The early part of calendar 2018 saw 15 scheduled commercial banks – including the country’s three largest banks and 10 from south India – scale back their network of point-of-sale (PoS) terminals. According to data released by the Reserve Bank of India (RBI), the size of the POS networks of the 15 banks shrunk between 0.4% to 33% in the December 2017 to February 2018 period.
The scale-back coincides with the ongoing cash crunch at ATMs, which first emerged in February in the states of Andhra Pradesh, Karnataka and Telangana, and could have contributed to the increased demand for cash even as it now limits the payment options for citizens.
State Bank of India (SBI), HDFC Bank and ICICI Bank saw the number of POS terminals deployed fall by 0.4%, 0.9% and 4.5%, respectively, over the two-month period. While SBI and ICICI have seen the number of POS machines rise in February 2018 when compared to February 2017 (when the demonetisation exercise ended), HDFC Bank has seen a drop even on a year-on-year (y-o-y) basis. It had 4.07 lakh POS machines operational in February 2018, down from 4.14 lakh machines in February 2017.
The bank had earlier said that it was not scaling back its POS network, but churning it to ensure the machines are deployed at the most optimal locations.

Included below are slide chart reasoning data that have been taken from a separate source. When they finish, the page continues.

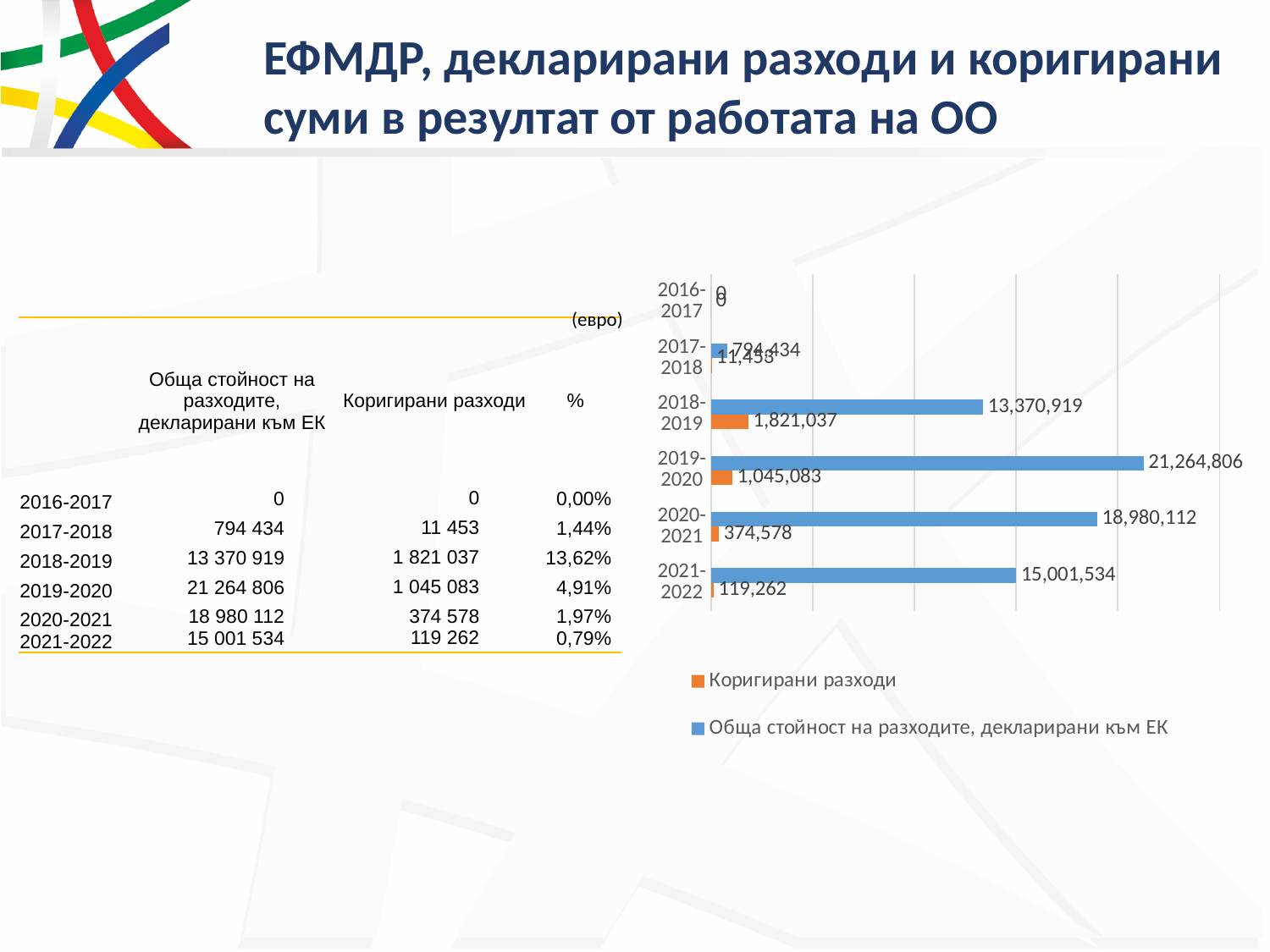
What is the value of 'Обща стойност на разходите, декларирани към ЕК' for 2020-2021 on the chart? 18,980,112 What is the value of 'Обща стойност на разходите, декларирани към ЕК' for 2019-2020 on the chart? 21,264,806 Which period has the highest value for 'Обща стойност на разходите, декларирани към ЕК' on the chart? 2019-2020 How many period categories are shown on the chart's axis? 6 Which period has the highest value for 'Коригирани разходи' on the chart? 2018-2019 What is the difference between 'Обща стойност на разходите, декларирани към ЕК' for 2019-2020 and for 2020-2021 on the chart? 2,284,694 What is the value of 'Коригирани разходи' for 2021-2022 on the chart? 119,262 What is the value of 'Коригирани разходи' for 2018-2019 on the chart? 1,821,037 On the chart, which is larger: 'Обща стойност на разходите, декларирани към ЕК' for 2020-2021 or for 2021-2022? 2020-2021 Which colour represents 'Коригирани разходи' in the chart legend? orange How many series does the chart legend list? 2 What kind of chart is shown on the slide? bar chart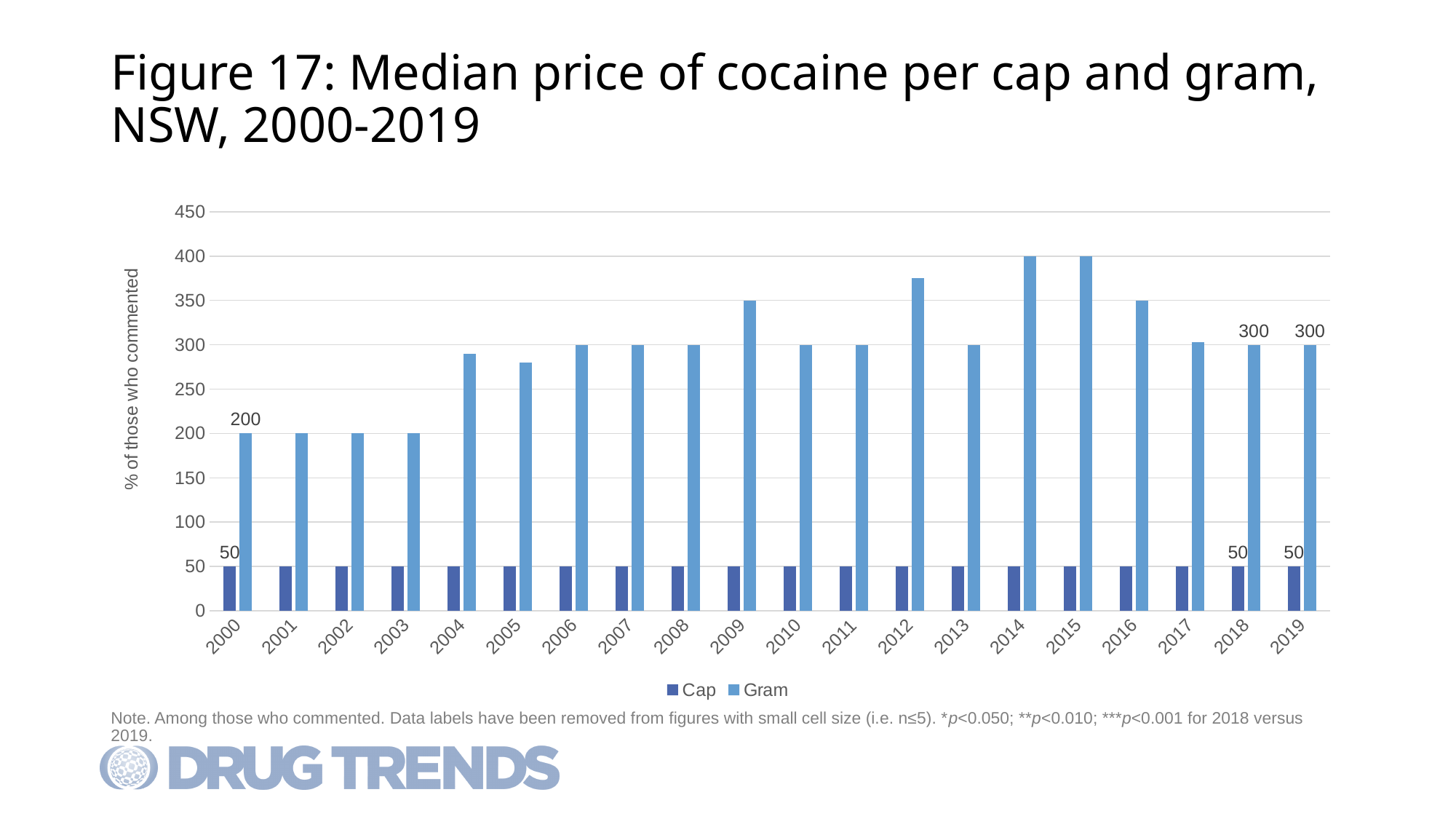
What is the difference between the Gram value and the Cap value in 2019? 250 Is the Gram value for 2014 greater or less than 350? greater Is the Gram value for 2005 greater or less than 250? greater By how much did the Gram value increase from 2000 to 2018? 100 What is the Cap value for 2018? 50 What is the Gram value for 2019? 300 Which is larger in 2000, the Cap value or the Gram value? Gram How many series does the legend list? 2 Is the Gram value for 2002 greater or less than 250? less What kind of chart is shown on the slide? Bar chart How many years are shown on the x axis? 20 What is the Gram value for 2000? 200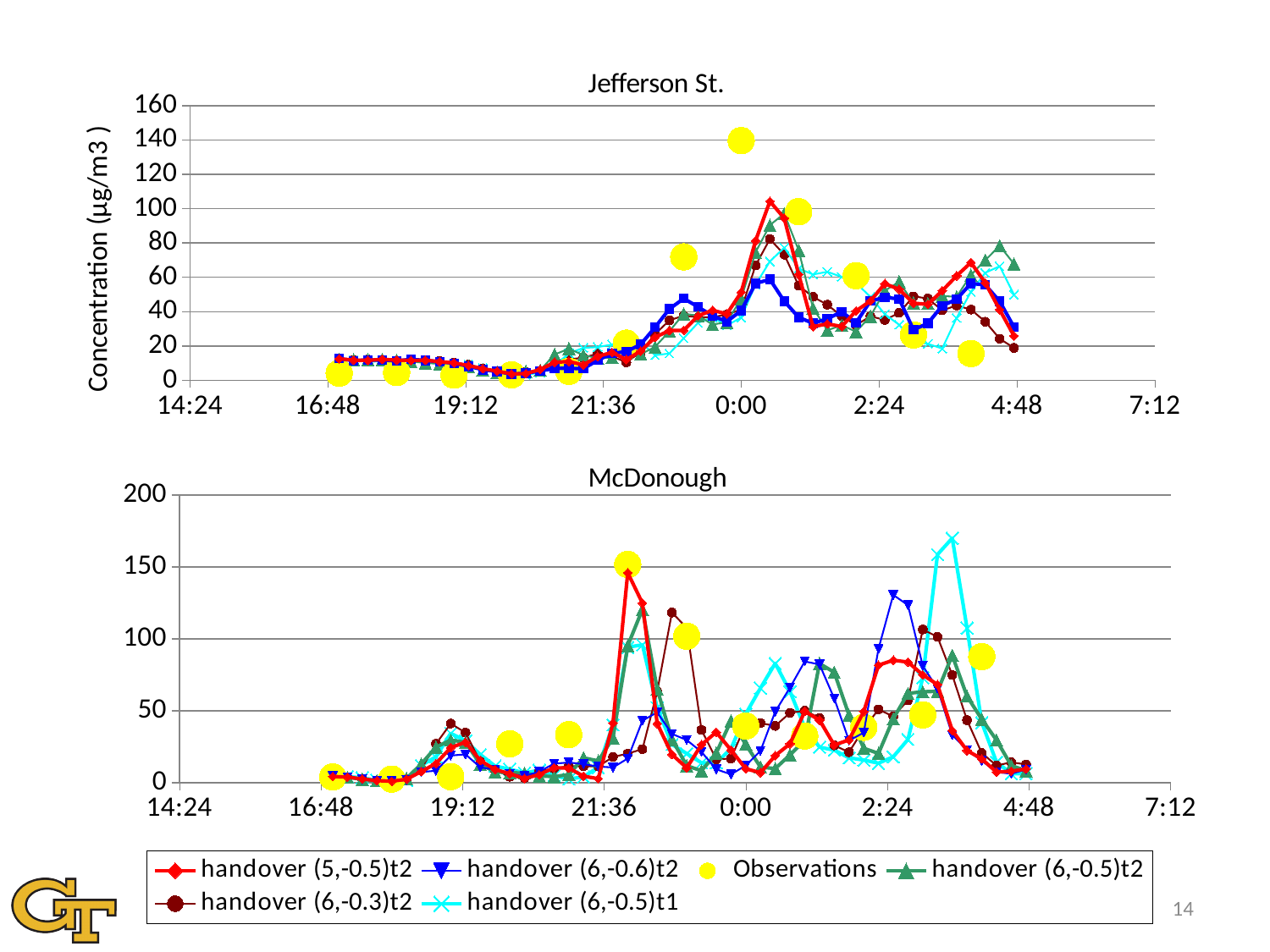
How many series does the legend list for the charts? 6 What is the title of the top chart? Jefferson St. In the Jefferson St. chart, is the Observations value at 16:48 greater or less than 20? less What kind of chart is the Jefferson St. chart? line chart In the McDonough chart, is the peak of handover (5,-0.5)t2 near 21:50 greater or less than 100? greater In the Jefferson St. chart, do the series values generally rise or fall between 21:36 and 0:00? rise In the Jefferson St. chart, which series reaches the highest value? Observations In the McDonough chart, is the peak of handover (6,-0.5)t1 (around 3:20) greater or less than 150? greater In the Jefferson St. chart, at 0:00, which is larger: the Observations value or the handover (5,-0.5)t2 value? Observations What is the y-axis label on the Jefferson St. chart? Concentration (µg/m3) In the McDonough chart, which series reaches the highest value? handover (6,-0.5)t1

The drop in POS deployment was more pronounced for the South India-based banks, with Indian Overseas Bank’s network shrinking by 33% between December 2017 and February 2018 to 12,187 terminals. Federal Bank followed with a 8.5% contraction in POS installations to 11,937.
Other mid-sized public-sector banks have also downsized their network – Central Bank of India, Andhra Bank, UCO Bank and Vijaya Bank all cut back on their POS terminals deployed by 2-8%. Bankers confirm that the pace of additions to the POS network, which spiked during and after demonetsation, has slowed.
Earlier this month, Ambuj Chandna, head – retail liabilities, investments and payment products, Kotak Mahindra Bank, told reporters, “That (phenomenon of high POS additions) was true in the phase of demonetisation. But, if you see the last few months, a lot of banks are unwinding.”
Madhusudanan R, co-founder, M2P Solutions, which enables merchants to accept digital payments, said that merchants now often return POS machines in the absence of adequate transaction volumes.
“The rate of deployment has definitely gone down,” he said, adding, “The other aspect of POS is that as cash came back, for some of these merchants, the necessity of having a POS has reduced. There have been some merchants who have returned because there are not enough volumes and there is a rental associated with having a POS machine.”
Merchant acquisition for digital payments is a loss-making business for banks in India and only banks with large balance sheets can afford to invest in it. Given this, it remains to be seen if the relatively smaller lenders will continue to reduce their footprint.